§ **COMPLETE THE FOLLOWING**:
1 – Does each statement below agree with the page on the longest subsequence with equal left and right rotation? Answer yes or no for each, quoting the deciding words of the page. (a) For the input "700980503", the page gives '0000' as the longest qualifying subsequence. (b) Approach 1 checks the rotations with a recursive function. (c) The page names three approaches to the problem.
2 – In the page on the longest subsequence with equal left and right rotation, which subsequence is given as the result for the input "19199019"?
3 – Proceed with the page on the longest subsequence with equal left and right rotation, starting right after Step 3 of the algorithm.
==== EXTRACT ====
Python3 Program for Longest subsequence of a number having same left and right rotation

In this problem, we will find the length of the longest subsequence of a given numeric string such that it has the same left and right rotation. A string has the same left and right rotation when rotating left by one position produces the same result as rotating right by one position.

We can solve this problem using two approaches: generating all subsequences and checking rotations, or using an optimized observation-based method that recognizes patterns in valid subsequences.

Problem Statement

Given a numeric string, find the size of the longest subsequence that has the same left and right rotations.

Sample Examples

Input:

alpha = "700980503"

Output:

4

Explanation: The longest subsequence having the same left and right rotation is '0000'.

Input:

alpha = "19199019"

Output:

6

Explanation: The resultant subsequence is '191919'.

Approach 1: Generate All Subsequences

This approach generates all possible subsequences and checks if each has the same left and right rotation using string slicing.

Algorithm

Step 1: Initialize 'maxLen' to store the maximum length found.

Step 2: Generate all subsequences of the input string.

Step 3: For each subsequence, check if left rotation equals right rotation.
==== DATASET EXTRACT ====
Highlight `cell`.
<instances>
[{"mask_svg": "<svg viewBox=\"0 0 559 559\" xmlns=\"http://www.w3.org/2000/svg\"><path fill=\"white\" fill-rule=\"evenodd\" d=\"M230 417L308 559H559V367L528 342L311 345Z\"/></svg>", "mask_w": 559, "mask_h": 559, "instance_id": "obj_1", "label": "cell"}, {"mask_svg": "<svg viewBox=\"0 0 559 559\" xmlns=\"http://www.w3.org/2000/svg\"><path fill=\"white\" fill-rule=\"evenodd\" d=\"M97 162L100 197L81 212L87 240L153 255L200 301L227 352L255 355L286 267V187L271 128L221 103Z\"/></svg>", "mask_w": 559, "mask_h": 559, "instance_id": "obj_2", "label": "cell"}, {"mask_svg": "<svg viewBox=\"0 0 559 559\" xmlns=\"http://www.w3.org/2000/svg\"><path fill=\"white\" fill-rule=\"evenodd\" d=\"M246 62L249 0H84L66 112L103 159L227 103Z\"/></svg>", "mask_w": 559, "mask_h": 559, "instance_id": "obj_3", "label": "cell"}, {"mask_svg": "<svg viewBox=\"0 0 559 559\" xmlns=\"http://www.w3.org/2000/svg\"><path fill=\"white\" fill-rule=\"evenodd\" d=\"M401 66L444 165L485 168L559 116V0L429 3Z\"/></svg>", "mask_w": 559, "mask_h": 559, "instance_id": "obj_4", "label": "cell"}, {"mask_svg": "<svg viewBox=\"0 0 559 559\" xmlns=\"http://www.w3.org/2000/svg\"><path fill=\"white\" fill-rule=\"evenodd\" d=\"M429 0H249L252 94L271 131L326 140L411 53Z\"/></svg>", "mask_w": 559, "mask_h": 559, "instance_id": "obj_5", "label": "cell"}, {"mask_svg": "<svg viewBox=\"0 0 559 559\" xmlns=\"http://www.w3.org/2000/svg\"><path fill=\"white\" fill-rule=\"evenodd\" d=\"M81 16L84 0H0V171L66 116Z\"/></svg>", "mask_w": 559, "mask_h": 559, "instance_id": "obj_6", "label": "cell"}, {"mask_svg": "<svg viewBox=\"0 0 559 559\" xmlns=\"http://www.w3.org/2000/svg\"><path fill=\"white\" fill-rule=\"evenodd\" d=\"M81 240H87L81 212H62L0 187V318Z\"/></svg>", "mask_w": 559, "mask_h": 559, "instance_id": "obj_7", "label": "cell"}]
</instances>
====
§ **ANSWERS**:
1 –
(a) Yes: "The longest subsequence having the same left and right rotation is '0000'."
(b) No: "checks if each has the same left and right rotation using string slicing."
(c) No: "We can solve this problem using two approaches"

2 – '191919'

3 –
Step 4: Track the maximum length of valid subsequences.

Example

def getSubs(alpha):
    allSubs = ['']
    for ch in alpha:
        temp = allSubs[:]
        for subseq in temp:
            allSubs.append(subseq + ch)
    return allSubs

def maxSubSeqLen(alpha):
    maxLen = 0
    allSubs = getSubs(alpha)
    
    for subseq in allSubs:
        if len(subseq) <= 1:
            maxLen = max(maxLen, len(subseq))
            continue
            
        # Left rotation: move first character to end
        left_rotation = subseq[1:] + subseq[:1]
        # Right rotation: move last character to front  
        right_rotation = subseq[-1:] + subseq[:-1]
        
        if left_rotation == right_rotation:
            maxLen = max(maxLen, len(subseq))
    
    return maxLen

alpha = "19199019"
print("The maximum length of subsequence having the same left and right rotations is:")
print(maxSubSeqLen(alpha))

Output:

The maximum length of subsequence having the same left and right rotations is:
6

Time Complexity: O(2^N) for generating all subsequences.
Space Complexity: O(2^N) for storing all subsequences.

Approach 2: Optimized Pattern-Based Solution

This approach uses the observation that a string has the same left and right rotation only if it contains all identical characters or alternating pairs of characters with even total length.

Algorithm

Step 1: For each pair of digits (0-9), find the longest alternating subsequence.

Step 2: Track whether we're looking for the first or second character of the pair.

Step 3: For different pairs with odd length, reduce by 1 to make it even.

Step 4: Return the maximum length found.

Example

def maxSubSeqLen(alpha):
    maxLen = 0
    
    # Try all pairs of digits from 0 to 9
    for p in range(10):
        for q in range(10):
            currMax = 0
            isSecond = 0  # 0: looking for p, 1: looking for q
            
            # Find alternating pattern of p and q
            for char in alpha:
                digit = int(char)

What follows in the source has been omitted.